If people are interested in discrete event simulation within python I know that a library called SimPy (unfortunate name re SymPy) exists but I've never used it.
The file graphicalMM1.py
is both a library and an executable. It can thus be run directly:
$ python graphicalMM1.py
This will run the simulation with some default values.
The file can be passed arguments. So help can be obtained by running:
$ python graphicalMM1.py -h
Finally the file can be passed various arguments at the command line:
$ python graphicalMM1.py -l 1 -m 2 -T 500 -w 200 -s True
This would run the simulation with an arrival rate of 1, a service rate of 2, for a total runtime of 500 time units, with a warm up period of 200 (for summary statistics) and the option to save summary graphs is set to True (as opposed to them being displayed by the matplotlib viewer). I'd love for someone to improve the standard for passing command line arguments, I'm using argparse but would also like to be able to pass arguments in a given file format perhaps...
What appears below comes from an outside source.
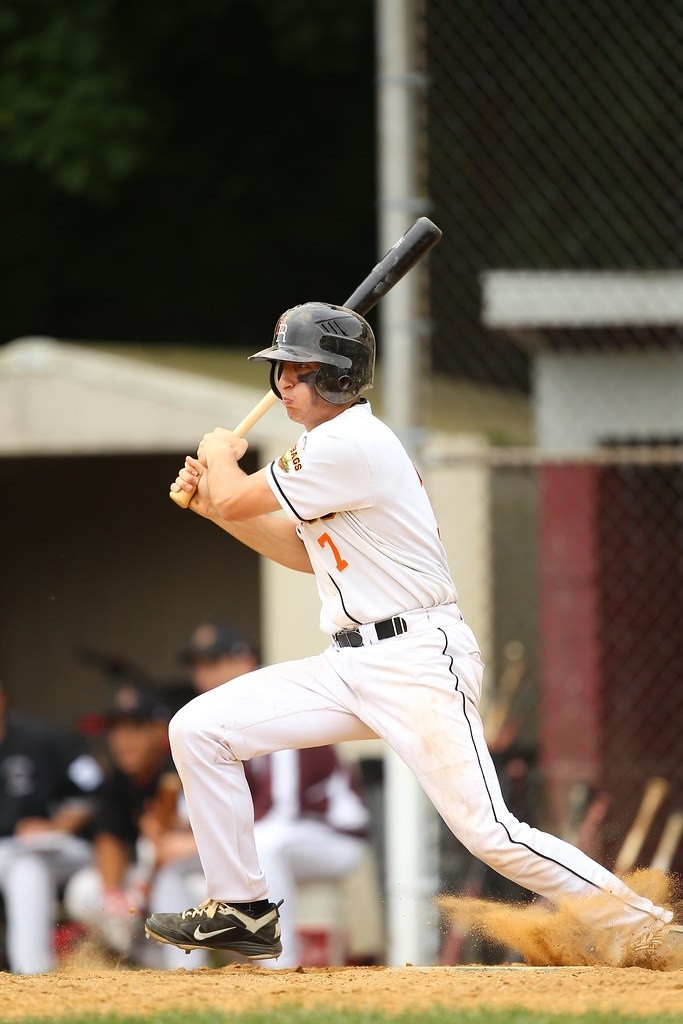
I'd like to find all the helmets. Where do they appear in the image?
[247,299,378,405]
The main point of this script is that it creates a graphical representation of the queue (and customers going through the queue). This is useful when demonstrating certain concepts but one of the little things I need to do is include an option to turn this off as it's slow... Here's a gif showing the customers going through the queue:
Once the simulation is finished a plot is created (which can be saved directly or displayed using the matplotlib viewer). This plot shows the average number of customers in the queue/system as well as the probability distribution of the queue/system:
Summary statistics are also printed:
In a 1969 paper entitled 'The Regulation of Queue Size by Levying Tolls' Naor looks selfish behaviour in a single server queue. To simplify the work of Naor, if we assume that service is 'worth' some quantity of time (`time is mney') beta then players (as opposed to customers) will join the queue if and only if their expected time in the system is less than beta. Players who join the queue recieve a cost corresponding to their time through the system and players who don't joine recieve beta.
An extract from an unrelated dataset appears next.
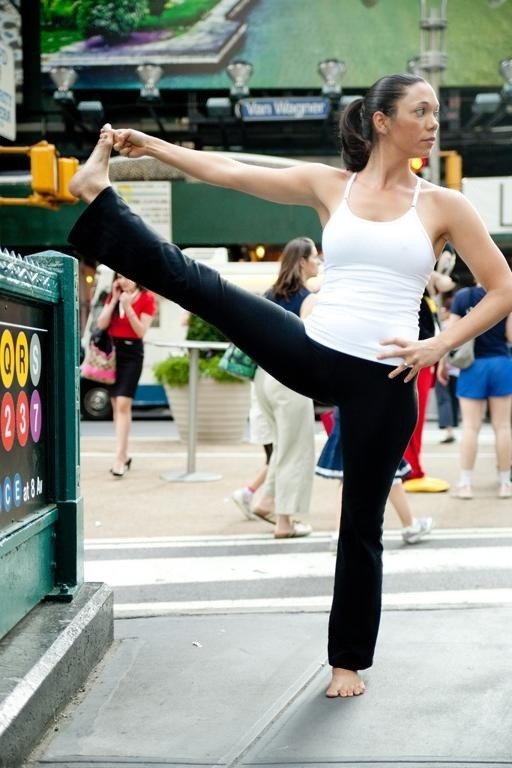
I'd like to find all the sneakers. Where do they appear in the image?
[448,483,473,498]
[402,517,432,541]
[496,481,512,497]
The graphicalMM1 library allows for this to be taken in to account.
$ python graphicalMM1.py -l 5 -m 2 -T 500 -w 200 -s True -p 1 -c 7
The -p
flag is the proportion of selfish players and the -c
flag the value of service (here set to 7). Here we see a plot of the results:
Summary statistics are also printed:
We see that despite players only joining when they expect to receive a cost less than 7 (passed to the executable with the -c 7
option) the mean cost is 14.44. Note that the plot and summary statistics show results for 'optimal players'. What these are will become clear in the next section.
This mean cost can in fact be minimized and how to do this was the main result in Naor's paper.
There is a maximum length of the queue at which players should join that is given by Naor. The simulation also allows for this to be taken in to account.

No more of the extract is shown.